A Courmayeur, presso la stazione Pavillon delle Funivie Skyway, a oltre 2.000 metri di altitudine, Autostrade dello Stato e Sitmb hanno sperimentato nuove tecnologie per il controllo delle aree a protezione del Traforo del Monte Bianco. L’attività ha previsto l’impiego di droni per il rilievo di pareti rocciose e reti paramassi, con immagini ad alta risoluzione elaborate attraverso algoritmi di intelligenza artificiale. L’obiettivo: individuare variazioni nelle condizioni del territorio, supportare la prevenzione dei rischi e migliorare la pianificazione degli interventi.
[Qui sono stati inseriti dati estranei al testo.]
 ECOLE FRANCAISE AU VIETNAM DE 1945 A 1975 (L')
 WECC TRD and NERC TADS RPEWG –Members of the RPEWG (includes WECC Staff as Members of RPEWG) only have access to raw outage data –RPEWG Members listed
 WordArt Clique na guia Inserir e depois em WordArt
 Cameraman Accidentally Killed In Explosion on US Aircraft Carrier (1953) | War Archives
Un’applicazione concreta che conferma il ruolo crescente degli Uas nel monitoraggio delle infrastrutture strategiche, dagli scenari montani a ponti, viadotti e gallerie. Il tema si collega anche all’intervento ENEA dedicato al monitoraggio di ponti e viadotti tramite Uas, LiDAR e aerofotogrammetria a supporto delle ispezioni infrastrutturali, presentato dall’ing. Antonio Di Pietro del Centro Ricerche ENEA Casaccia e dal dott. Salvatore Paolini del Centro Ricerche ENEA Frascati durante l’undicesima edizione di Dronitaly, tenutasi dall’11 al 13 marzo 2026 al Bologna Congress Center.

L’attualità e la rilevanza del tema sono tali che, in occasione di Dronitaly, il Cni Consiglio Nazionale degli Ingegneri ha scelto di dedicare una giornata intera di studio alle ispezioni tramite droni nei cantieri e nelle infrastrutture, evidenziando la capacità degli Uas di ridurre tempi, costi e rischi operativi rispetto ai metodi tradizionali, consentendo di accedere a parti dell’infrastruttura lontane, impervie o difficilmente ispezionabili.